**ABOUT THIS EXERCISE**. Report all lines of the records that contain "conditions".

**GIVEN INFORMATION**.
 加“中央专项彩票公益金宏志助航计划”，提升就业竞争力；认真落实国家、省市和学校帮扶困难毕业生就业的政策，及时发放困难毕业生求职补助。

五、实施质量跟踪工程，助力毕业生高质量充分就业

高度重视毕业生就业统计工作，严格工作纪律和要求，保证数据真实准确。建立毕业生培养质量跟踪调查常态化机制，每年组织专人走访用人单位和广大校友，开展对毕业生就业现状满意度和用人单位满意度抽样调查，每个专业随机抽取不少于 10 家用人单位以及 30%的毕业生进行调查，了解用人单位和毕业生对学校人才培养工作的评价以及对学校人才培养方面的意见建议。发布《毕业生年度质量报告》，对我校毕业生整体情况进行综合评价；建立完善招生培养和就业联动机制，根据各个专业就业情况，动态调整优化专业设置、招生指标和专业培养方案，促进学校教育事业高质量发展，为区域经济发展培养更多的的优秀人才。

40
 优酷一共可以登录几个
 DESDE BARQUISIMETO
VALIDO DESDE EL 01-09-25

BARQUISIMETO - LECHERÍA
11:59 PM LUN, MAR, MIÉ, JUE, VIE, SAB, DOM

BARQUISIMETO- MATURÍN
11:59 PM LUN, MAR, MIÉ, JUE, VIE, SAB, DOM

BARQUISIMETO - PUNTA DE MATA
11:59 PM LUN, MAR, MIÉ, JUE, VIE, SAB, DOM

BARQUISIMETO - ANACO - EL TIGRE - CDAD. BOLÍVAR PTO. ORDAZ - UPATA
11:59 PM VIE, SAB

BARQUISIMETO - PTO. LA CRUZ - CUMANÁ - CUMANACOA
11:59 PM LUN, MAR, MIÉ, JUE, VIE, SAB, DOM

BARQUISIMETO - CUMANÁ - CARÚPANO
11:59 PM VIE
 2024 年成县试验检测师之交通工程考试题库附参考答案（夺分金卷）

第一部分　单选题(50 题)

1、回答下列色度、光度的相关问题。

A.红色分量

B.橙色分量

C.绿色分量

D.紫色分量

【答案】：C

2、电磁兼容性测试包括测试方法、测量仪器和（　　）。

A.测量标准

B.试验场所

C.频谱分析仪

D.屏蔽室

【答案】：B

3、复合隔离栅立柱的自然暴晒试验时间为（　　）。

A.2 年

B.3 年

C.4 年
...
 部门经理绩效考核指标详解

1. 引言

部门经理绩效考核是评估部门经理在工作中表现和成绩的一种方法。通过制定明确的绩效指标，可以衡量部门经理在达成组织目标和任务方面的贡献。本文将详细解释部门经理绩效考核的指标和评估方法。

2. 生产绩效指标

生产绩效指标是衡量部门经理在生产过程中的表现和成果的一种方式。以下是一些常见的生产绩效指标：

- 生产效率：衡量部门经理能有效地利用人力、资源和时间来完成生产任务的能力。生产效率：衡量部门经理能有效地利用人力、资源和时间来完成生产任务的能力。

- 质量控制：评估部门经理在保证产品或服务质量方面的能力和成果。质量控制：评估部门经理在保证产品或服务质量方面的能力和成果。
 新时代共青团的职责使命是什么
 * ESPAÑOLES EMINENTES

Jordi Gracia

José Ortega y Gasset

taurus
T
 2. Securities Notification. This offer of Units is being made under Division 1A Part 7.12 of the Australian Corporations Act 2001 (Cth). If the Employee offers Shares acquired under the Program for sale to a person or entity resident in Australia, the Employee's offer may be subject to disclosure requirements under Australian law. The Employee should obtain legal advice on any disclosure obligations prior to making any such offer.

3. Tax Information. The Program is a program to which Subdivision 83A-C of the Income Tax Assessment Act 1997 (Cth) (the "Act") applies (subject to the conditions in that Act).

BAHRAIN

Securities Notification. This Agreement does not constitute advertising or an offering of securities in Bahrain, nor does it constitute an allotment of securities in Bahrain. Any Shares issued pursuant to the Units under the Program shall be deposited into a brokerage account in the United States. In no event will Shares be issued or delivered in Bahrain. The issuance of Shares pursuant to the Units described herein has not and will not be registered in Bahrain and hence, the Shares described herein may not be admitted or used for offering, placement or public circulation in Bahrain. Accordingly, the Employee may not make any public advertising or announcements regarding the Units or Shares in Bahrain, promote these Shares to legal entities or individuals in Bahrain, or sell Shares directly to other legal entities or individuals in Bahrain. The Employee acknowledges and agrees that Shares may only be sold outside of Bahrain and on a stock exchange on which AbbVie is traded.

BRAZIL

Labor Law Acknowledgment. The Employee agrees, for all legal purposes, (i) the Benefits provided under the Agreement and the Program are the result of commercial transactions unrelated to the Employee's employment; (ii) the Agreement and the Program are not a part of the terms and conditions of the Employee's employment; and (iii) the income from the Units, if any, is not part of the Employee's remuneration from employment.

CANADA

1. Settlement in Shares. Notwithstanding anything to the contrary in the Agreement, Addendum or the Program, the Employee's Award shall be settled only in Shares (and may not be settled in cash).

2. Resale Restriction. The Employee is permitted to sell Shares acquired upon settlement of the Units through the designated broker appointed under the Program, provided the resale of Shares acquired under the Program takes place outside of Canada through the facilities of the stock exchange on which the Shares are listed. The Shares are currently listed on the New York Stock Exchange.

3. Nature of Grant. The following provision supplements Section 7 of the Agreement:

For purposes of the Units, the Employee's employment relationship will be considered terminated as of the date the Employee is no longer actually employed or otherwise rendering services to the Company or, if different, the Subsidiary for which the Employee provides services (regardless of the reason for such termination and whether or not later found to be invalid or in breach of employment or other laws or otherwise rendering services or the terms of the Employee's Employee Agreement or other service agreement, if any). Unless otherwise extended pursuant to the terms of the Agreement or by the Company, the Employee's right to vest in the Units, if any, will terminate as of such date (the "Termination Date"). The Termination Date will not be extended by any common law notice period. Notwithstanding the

**WRITTEN ANSWER**.
3. Tax Information. The Program is a program to which Subdivision 83A-C of the Income Tax Assessment Act 1997 (Cth) (the "Act") applies (subject to the conditions in that Act).
Labor Law Acknowledgment. The Employee agrees, for all legal purposes, (i) the Benefits provided under the Agreement and the Program are the result of commercial transactions unrelated to the Employee's employment; (ii) the Agreement and the Program are not a part of the terms and conditions of the Employee's employment; and (iii) the income from the Units, if any, is not part of the Employee's remuneration from employment.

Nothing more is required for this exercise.